RECORDS FOR THIS TASK —
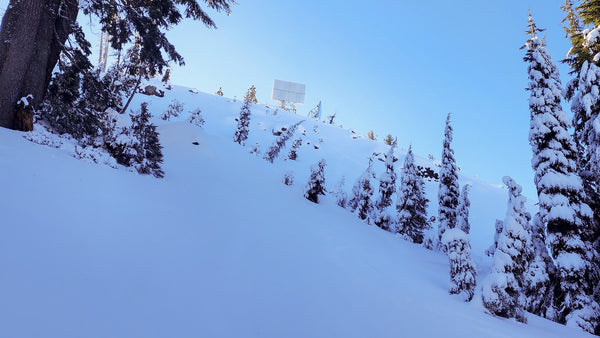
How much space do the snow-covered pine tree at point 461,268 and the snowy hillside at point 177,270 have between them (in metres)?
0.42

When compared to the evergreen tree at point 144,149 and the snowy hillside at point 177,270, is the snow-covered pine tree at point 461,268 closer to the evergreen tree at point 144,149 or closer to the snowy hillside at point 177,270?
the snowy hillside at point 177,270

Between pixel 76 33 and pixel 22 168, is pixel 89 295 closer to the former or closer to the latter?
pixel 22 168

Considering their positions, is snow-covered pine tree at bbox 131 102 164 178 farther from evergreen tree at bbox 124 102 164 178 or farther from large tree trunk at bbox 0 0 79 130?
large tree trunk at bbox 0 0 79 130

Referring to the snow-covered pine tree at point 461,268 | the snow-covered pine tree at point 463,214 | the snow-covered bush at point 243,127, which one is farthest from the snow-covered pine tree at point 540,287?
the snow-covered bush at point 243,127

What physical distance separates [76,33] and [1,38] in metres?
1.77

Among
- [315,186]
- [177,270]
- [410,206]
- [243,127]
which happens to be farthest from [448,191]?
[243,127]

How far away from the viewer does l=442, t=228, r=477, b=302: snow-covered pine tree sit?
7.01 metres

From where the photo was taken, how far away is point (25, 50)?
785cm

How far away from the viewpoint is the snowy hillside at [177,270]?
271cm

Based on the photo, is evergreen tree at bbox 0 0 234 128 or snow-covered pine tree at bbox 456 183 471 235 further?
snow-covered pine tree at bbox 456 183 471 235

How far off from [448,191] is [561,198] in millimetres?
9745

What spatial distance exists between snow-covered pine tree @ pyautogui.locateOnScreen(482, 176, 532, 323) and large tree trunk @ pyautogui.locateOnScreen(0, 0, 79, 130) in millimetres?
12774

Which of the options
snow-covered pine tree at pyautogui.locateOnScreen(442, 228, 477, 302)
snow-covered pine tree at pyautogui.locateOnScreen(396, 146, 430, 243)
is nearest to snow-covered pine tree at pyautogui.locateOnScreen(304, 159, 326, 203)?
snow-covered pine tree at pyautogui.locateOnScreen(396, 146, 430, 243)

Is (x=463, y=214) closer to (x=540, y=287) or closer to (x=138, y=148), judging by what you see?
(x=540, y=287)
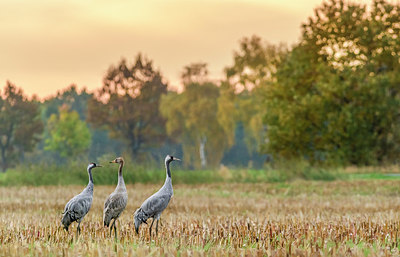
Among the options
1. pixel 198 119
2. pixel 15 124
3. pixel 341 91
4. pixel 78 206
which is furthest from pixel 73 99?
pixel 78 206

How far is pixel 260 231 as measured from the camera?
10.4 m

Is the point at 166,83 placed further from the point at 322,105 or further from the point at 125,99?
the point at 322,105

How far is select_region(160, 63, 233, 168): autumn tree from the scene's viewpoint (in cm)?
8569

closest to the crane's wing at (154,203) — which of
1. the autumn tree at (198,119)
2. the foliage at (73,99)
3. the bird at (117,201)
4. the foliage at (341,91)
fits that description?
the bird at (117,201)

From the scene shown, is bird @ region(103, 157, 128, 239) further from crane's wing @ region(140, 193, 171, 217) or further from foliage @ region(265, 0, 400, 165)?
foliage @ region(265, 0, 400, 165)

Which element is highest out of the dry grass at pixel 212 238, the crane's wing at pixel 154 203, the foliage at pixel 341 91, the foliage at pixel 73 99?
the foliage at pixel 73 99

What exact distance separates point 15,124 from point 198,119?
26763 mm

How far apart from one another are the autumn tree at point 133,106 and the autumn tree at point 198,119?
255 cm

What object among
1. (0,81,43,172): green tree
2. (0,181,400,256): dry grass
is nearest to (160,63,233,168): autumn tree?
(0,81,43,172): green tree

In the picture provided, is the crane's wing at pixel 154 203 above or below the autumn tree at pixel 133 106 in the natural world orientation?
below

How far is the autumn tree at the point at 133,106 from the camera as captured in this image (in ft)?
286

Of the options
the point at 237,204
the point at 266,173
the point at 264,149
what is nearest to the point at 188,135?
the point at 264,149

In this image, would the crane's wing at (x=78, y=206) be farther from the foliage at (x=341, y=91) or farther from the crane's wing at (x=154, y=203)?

AIM —
Quote the records exactly, beginning at the line that contains "What object among" and stopping after the last line of the records.

REPLY —
What object among
1. (0,81,43,172): green tree
2. (0,181,400,256): dry grass
is nearest to (160,63,233,168): autumn tree?
(0,81,43,172): green tree

In the picture provided, is the crane's wing at pixel 154 203 above or below the autumn tree at pixel 133 106 in the natural world orientation?
below

How far is the autumn tree at the point at 133,106 from the camera as captured in this image (in ft)?
286

Of the options
the point at 237,204
the point at 266,173
the point at 264,149
what is nearest to the point at 188,135?
the point at 264,149

In this image, would the crane's wing at (x=78, y=206) be farther from the foliage at (x=341, y=91) or farther from the crane's wing at (x=154, y=203)?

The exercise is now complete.